In the Code Pollution series, I'll be writing about topics where a coding anti-pattern may work tactically for an individual application, but strategically will be bad for Android as a whole, just as pollution may benefit one firm while harming many others.
Many readers have, at one point in time or another, had a Windows PC that got overloaded with "cruft" and took forever and a day to boot up. Or, even if it would boot normally, it would be slow as a dog for the first minute or two after the desktop showed up.
While it would be fun and entertaining to bash Windows for this, in reality, it was probably third party applications causing a chunk of the problem. Lots of programs think that they just have to do something when the PC starts up, and too many of them bring the boot process to a halt.
The good news is that, for most people, Android is plenty stable enough not to require constant reboots. The bad news is that Android devices may still need to be rebooted from time to time, to process firmware upgrades, to recover from a dead battery, and the like.
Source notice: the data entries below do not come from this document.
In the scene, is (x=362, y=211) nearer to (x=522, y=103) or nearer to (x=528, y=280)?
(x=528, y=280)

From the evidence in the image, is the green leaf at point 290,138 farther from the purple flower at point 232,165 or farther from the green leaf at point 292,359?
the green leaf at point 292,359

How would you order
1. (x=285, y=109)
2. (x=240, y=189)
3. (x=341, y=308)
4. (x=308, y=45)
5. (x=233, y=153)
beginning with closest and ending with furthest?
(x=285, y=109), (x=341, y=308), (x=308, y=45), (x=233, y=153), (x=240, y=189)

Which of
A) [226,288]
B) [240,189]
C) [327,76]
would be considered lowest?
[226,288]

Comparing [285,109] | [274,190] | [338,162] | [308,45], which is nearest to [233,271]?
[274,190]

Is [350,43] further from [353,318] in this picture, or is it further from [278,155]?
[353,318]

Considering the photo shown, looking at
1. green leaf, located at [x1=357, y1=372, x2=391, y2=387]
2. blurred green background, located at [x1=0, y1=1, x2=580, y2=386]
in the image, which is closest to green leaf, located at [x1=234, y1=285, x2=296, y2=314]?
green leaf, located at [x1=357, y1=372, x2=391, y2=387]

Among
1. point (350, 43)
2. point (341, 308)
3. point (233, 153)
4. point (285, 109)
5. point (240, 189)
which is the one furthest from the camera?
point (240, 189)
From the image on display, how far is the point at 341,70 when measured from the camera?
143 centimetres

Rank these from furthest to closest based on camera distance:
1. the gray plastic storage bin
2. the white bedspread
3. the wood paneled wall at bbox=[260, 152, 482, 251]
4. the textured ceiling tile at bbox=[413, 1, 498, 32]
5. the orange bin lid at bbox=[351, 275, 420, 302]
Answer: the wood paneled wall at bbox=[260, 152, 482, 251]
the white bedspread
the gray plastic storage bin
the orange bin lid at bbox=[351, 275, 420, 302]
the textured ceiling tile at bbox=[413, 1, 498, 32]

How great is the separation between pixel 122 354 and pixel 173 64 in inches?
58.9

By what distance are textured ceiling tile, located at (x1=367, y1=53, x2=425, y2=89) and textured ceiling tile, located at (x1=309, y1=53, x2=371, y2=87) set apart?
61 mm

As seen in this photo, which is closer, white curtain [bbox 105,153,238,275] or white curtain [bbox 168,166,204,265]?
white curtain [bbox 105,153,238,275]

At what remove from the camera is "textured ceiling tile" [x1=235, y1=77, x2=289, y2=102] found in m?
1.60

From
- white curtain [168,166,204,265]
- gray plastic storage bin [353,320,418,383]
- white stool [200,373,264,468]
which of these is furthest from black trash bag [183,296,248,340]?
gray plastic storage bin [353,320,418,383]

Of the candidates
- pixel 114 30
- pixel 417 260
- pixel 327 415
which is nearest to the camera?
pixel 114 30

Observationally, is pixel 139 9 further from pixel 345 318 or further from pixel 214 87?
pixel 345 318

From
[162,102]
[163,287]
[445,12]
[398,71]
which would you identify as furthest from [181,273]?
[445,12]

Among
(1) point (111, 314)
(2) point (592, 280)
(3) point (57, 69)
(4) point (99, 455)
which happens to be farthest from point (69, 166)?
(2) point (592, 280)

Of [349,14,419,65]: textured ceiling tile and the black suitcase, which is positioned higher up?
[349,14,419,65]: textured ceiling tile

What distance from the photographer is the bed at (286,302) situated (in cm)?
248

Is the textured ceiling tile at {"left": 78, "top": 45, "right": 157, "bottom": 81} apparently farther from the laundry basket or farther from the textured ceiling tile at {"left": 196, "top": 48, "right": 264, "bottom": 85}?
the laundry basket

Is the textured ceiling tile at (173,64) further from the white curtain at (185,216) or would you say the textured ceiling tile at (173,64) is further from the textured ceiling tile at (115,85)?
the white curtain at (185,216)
One of the things the core Android team feared was too many applications asking to do something at boot time, via the BOOT_COMPLETED broadcast Intent, and causing the boot process to become horribly slow. That is why you need the REQUEST_BOOT_COMPLETED permission to receive BOOT_COMPLETED broadcasts -- the theory being that users who have had problems with slow boots might be less inclined to install other programs that demand boot-time access.
Still, though, it is up to us as developers to try to make the boot process as quick and painless as possible. Here are some ways you can help:
Do not request BOOT_COMPLETED broadcasts unnecessarily. For example, some developers may think it would be cool to steal three or four seconds of processing time at boot to do some sort of initialization, rather than have to deal with that work when their app is started. Tactically, this will improve responsiveness of that one application...at the cost of harming all applications on a reboot.
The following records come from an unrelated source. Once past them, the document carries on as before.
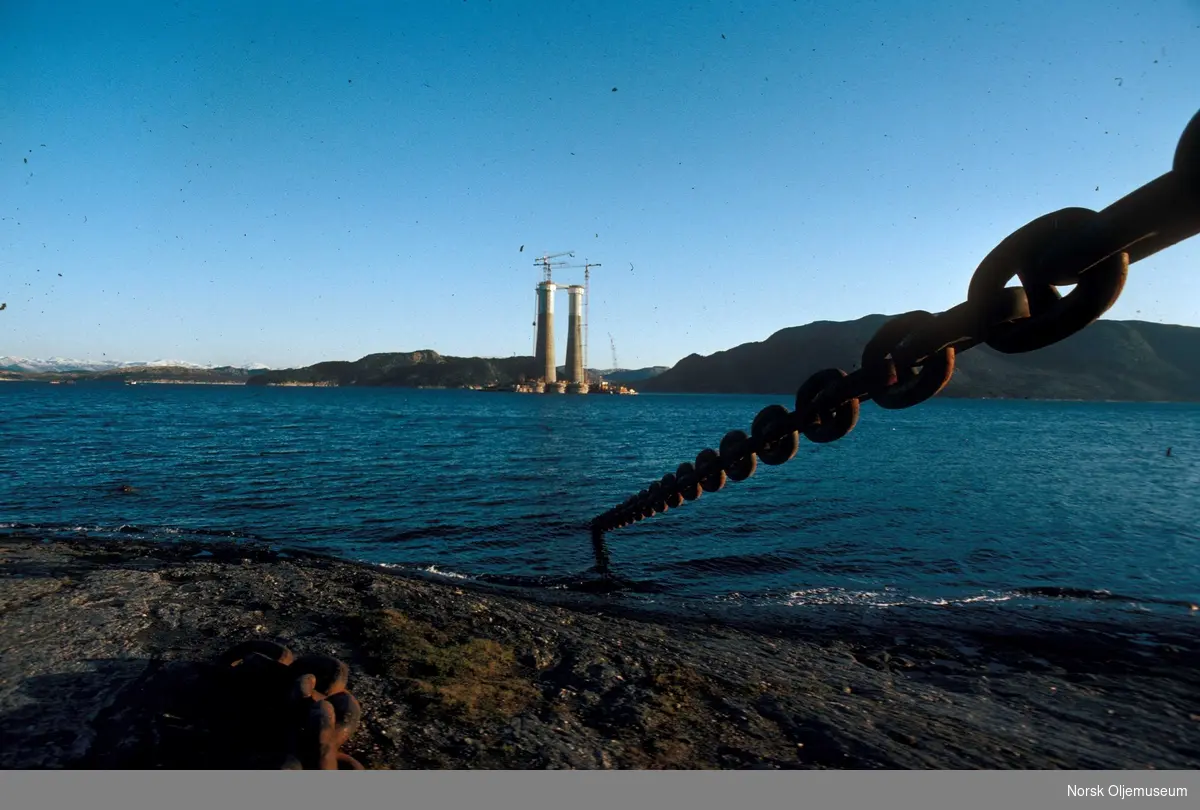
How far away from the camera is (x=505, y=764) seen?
4.65m

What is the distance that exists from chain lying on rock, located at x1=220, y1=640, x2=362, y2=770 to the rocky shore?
30 cm

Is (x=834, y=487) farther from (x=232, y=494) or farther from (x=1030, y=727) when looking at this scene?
(x=232, y=494)

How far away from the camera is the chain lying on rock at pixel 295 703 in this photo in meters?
3.84

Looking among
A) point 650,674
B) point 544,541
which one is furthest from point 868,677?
point 544,541

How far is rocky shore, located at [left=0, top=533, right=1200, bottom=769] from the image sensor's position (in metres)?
4.91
Do whatever you need to do quickly. If BOOT_COMPLETED is unavoidable, try to get in and out in few dozen milliseconds, not a few seconds.
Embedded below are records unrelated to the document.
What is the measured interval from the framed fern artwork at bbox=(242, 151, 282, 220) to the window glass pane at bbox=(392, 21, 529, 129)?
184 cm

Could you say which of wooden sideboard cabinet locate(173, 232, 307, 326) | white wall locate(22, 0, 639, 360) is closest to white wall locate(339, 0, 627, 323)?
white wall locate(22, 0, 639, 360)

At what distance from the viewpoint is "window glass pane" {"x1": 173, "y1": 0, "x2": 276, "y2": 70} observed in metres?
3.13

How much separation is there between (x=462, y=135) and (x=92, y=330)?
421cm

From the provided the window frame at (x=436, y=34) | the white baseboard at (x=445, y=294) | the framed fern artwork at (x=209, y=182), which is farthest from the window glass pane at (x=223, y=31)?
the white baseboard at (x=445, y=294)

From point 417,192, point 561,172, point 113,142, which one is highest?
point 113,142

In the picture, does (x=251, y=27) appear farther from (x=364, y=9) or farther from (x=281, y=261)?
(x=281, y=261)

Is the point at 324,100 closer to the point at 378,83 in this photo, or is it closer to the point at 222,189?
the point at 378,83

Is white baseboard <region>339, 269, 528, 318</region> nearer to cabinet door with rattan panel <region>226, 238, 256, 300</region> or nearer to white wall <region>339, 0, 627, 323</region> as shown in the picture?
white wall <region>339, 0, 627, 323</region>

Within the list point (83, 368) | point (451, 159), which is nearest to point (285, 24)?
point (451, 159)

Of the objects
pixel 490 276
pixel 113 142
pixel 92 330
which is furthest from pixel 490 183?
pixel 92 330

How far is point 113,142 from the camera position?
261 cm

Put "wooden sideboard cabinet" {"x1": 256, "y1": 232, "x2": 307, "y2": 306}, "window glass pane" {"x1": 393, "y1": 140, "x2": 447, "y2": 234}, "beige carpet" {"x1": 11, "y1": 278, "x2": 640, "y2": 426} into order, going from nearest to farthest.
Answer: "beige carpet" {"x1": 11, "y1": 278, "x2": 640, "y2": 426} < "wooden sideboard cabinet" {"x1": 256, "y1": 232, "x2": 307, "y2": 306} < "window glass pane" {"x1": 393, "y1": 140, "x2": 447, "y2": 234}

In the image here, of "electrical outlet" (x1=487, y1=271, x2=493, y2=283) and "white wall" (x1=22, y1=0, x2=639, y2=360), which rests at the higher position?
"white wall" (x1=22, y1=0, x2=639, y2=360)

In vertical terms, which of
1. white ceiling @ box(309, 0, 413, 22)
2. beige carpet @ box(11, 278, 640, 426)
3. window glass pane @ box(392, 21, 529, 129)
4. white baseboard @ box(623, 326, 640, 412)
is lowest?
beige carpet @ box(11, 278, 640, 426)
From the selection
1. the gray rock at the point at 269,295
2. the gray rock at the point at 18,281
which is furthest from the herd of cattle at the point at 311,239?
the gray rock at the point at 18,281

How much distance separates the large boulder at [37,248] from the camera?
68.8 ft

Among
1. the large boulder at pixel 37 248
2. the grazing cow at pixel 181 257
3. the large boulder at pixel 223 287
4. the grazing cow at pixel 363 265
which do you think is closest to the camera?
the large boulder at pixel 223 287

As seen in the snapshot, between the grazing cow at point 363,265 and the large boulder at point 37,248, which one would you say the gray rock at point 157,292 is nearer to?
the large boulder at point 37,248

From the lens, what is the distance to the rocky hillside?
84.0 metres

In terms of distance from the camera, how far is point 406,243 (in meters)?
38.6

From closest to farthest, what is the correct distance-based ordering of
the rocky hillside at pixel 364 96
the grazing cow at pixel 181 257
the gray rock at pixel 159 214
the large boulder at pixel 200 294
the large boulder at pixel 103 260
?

Consider whether you can wait a bit. Many times, apps do not need to start up right at boot time, but rather sometime after a reboot. Unfortunately, there is no built-in way to ask for a "early, but not right away" broadcast...unless you set one up yourself. Consider whether you could use AlarmManager to do a one-shot alarm to fire your real boot-time code a minute or two after the boot is over. You only lose a minute, and it clears out the rest of the boot processing, and perhaps some initial user actions, before your code needs to join the fray.